The Air Force and a small business partner developed a way to cut IT-related costs by taking advantage of cloud computing on a wider scale.
With support from the Air Force Small Business Innovation Research/Small Business Technology Transfer Program, New Hampshire-based Solid State Scientific Corp. moved a software application to a secure web service platform for government users. Additionally, the veteran-owned small business capitalized on that success by securing millions of dollars in other funding to perform work for several Air Force centers.
Developing this technology addresses an Air Force directive to migrate applications to the cloud, thereby reducing the need for physical data centers, according to Matthew Shaver, the CDIS Group deputy program manager at the Air Force Research Laboratory’s Information Directorate in Rome, New York.
As the data center inventory shrinks – and hardware, software, utilities and building expenses are eliminated – the Air Force will be able to lower its total cost of cyber operations.
BEHIND THE TECHNOLOGY
Airmen, civilians and contractors perform many of their duties on the Air Force Network, also known as AFNet, which is supported by numerous data centers. These facilities are expensive, from the cost of their physical footprint and energy requirements to the labor needed for routine maintenance.
Cloud computing – the ability to store and access programs and data over the Internet, instead of within internally maintained servers – is a relatively inexpensive and abundant resource. However, Air Force mission leaders have been reluctant to migrate the applications they use to the cloud, mostly because of security concerns.
To help overcome those doubts, Solid State Scientific created an environment in the cloud that had the “look” of AFNet. It placed the network’s familiar tools within the AWS GovCloud, an Amazon Web Services region restricted to use by U.S. agencies. AWS GovCloud allows government customers and their partners to move work into the cloud by addressing their specific regulatory and compliance requirements.
Standard security features – such as Assured Compliance Assessment Solution and CAC authentication – are intended to provide mission owners with a computing environment that conforms to Defense Information Systems Agency specifications. Those specifications are designed to protect Air Force data and instill confidence in mission owners.

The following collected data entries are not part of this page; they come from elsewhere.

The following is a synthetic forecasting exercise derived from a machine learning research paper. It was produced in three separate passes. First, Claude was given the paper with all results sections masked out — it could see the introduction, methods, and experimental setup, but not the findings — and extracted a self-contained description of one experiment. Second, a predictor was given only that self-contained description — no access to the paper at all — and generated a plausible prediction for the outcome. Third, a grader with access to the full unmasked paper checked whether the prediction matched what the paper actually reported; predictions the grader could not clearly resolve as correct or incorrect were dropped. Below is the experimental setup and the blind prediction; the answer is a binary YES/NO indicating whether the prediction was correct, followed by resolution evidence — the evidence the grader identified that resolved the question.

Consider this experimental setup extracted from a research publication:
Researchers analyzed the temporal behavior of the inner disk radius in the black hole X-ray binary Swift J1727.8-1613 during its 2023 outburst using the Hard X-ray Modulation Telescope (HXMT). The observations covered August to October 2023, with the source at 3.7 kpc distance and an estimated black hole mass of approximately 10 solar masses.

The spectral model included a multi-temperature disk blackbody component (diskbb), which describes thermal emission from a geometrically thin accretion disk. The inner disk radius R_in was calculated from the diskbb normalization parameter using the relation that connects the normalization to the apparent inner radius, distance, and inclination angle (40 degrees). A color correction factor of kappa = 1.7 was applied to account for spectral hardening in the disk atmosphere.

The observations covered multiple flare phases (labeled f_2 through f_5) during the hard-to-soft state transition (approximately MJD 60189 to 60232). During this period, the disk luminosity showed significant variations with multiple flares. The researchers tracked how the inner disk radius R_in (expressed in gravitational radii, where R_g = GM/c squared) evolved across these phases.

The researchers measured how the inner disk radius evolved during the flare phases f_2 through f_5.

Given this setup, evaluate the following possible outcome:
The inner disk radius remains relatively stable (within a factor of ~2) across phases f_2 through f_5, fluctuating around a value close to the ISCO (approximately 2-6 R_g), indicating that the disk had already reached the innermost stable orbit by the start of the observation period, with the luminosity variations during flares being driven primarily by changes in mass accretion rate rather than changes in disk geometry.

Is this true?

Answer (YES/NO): NO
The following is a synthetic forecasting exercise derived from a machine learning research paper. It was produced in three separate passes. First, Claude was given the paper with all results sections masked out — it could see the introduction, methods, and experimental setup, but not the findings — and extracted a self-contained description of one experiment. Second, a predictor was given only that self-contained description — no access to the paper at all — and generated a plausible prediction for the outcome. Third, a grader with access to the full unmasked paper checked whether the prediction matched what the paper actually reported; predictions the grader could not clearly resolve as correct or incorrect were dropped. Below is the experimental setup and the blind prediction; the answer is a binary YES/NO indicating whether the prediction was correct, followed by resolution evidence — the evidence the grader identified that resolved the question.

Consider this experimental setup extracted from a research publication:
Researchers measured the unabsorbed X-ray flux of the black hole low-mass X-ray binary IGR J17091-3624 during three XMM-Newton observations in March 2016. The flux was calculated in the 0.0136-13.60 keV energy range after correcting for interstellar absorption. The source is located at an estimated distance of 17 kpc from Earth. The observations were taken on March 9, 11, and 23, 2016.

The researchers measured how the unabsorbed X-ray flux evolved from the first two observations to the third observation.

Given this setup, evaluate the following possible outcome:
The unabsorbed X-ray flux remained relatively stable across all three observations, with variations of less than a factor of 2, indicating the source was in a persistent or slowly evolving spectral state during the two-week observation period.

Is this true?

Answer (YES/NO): NO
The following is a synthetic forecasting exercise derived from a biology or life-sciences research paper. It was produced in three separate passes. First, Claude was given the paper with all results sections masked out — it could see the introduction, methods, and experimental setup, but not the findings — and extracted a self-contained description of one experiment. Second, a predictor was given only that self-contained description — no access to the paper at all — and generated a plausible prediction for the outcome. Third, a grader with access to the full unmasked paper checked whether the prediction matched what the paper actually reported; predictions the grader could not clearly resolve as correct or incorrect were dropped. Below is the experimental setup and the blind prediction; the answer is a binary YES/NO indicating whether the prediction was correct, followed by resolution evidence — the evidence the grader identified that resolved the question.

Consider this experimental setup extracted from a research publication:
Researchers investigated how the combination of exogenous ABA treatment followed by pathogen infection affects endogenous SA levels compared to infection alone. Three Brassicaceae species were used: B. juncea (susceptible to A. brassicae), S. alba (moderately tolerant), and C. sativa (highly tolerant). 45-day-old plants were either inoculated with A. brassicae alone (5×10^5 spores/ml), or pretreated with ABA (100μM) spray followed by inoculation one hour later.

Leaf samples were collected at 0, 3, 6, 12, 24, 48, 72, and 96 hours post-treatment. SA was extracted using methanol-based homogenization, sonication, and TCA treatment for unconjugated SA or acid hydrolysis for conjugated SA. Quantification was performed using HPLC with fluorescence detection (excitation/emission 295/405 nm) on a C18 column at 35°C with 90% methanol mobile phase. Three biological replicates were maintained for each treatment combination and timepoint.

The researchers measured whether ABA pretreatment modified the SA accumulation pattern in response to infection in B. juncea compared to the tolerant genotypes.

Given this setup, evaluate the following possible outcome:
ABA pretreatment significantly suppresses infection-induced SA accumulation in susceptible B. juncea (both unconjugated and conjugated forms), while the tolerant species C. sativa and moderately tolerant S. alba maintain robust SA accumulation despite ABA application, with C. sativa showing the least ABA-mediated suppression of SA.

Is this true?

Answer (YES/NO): NO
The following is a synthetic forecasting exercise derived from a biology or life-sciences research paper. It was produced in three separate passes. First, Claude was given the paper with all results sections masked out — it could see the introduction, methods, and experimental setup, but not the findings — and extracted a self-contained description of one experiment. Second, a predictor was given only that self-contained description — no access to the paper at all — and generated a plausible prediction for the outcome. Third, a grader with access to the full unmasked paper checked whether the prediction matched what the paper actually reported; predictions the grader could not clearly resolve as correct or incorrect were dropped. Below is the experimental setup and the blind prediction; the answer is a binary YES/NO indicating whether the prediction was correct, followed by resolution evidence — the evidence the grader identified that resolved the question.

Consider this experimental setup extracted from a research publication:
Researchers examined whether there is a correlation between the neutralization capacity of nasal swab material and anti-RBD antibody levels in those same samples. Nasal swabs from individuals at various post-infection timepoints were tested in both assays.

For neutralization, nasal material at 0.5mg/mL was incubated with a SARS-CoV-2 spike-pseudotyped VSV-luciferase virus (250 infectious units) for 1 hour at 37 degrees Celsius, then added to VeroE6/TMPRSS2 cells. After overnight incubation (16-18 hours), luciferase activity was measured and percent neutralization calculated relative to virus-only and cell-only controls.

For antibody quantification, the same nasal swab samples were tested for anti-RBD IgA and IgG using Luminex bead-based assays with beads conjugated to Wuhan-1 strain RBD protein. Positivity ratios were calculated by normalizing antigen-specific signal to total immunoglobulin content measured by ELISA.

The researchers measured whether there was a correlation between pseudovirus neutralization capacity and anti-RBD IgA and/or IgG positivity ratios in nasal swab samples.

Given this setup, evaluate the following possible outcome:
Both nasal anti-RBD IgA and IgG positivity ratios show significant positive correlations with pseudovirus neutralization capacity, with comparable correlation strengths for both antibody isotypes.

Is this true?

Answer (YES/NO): NO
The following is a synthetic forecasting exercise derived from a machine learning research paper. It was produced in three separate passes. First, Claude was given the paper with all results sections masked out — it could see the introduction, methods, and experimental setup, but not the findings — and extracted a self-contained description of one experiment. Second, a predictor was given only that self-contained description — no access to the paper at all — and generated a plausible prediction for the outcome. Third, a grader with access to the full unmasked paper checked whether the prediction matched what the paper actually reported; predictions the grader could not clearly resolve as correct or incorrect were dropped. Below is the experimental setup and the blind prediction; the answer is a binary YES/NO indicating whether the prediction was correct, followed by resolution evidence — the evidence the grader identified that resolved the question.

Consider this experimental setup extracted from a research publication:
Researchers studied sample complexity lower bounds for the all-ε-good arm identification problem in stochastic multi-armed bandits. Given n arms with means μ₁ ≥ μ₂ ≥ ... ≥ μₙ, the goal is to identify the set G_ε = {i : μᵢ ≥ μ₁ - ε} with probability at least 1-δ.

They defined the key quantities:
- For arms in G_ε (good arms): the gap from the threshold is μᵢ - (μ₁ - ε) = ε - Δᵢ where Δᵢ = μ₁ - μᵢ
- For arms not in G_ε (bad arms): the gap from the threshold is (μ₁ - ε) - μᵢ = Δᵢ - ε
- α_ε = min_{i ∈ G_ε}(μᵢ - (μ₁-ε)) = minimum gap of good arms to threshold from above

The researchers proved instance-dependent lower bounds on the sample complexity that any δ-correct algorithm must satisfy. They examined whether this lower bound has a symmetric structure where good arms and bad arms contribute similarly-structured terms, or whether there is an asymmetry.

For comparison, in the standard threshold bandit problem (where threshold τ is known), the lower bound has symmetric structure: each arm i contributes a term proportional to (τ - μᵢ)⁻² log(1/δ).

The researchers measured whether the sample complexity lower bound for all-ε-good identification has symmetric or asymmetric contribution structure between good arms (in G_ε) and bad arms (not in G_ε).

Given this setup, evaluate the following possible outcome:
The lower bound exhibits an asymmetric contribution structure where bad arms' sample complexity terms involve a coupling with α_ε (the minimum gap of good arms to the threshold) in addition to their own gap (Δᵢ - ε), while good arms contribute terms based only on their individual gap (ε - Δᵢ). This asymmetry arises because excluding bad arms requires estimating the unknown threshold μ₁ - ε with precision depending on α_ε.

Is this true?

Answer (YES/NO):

To fully demonstrate its approach, Solid State Scientific performed a complete migration of an Air Force application. With support from the Air Force SBIR/STTR Commercialization Readiness Program, the company is currently working to obtain an Authority-to-Operate the environment. That certification would allow the Air Force to use Solid State Scientific’s infrastructure to migrate any application – within the same security class – to the AWS GovCloud environment.
SBIR SUPPORT WAS VITAL
According to James Murguia, president and CEO of Solid State Scientific, Air Force SBIR/STTR funding enabled the company to demonstrate this layered security approach on the AWS GovCloud.
“It allowed us to interact with an Air Force program office, without needing money from them, and to find an application that the program office was interested in migrating,” Murguia said. “Then it allowed us to get a contract in place to fund follow-on work.”
Under Phase III contracts, which draw funding from sources outside the Air Force SBIR/STTR Program, that additional work is being performed at the Air Force Life Cycle Management Center and Air Force Sustainment Center on applications of an even higher security class than the original project.
This type of commercialization is critical because it ultimately helps drive down technology costs, bring new technology to the warfighter and stimulate the economy through small business growth.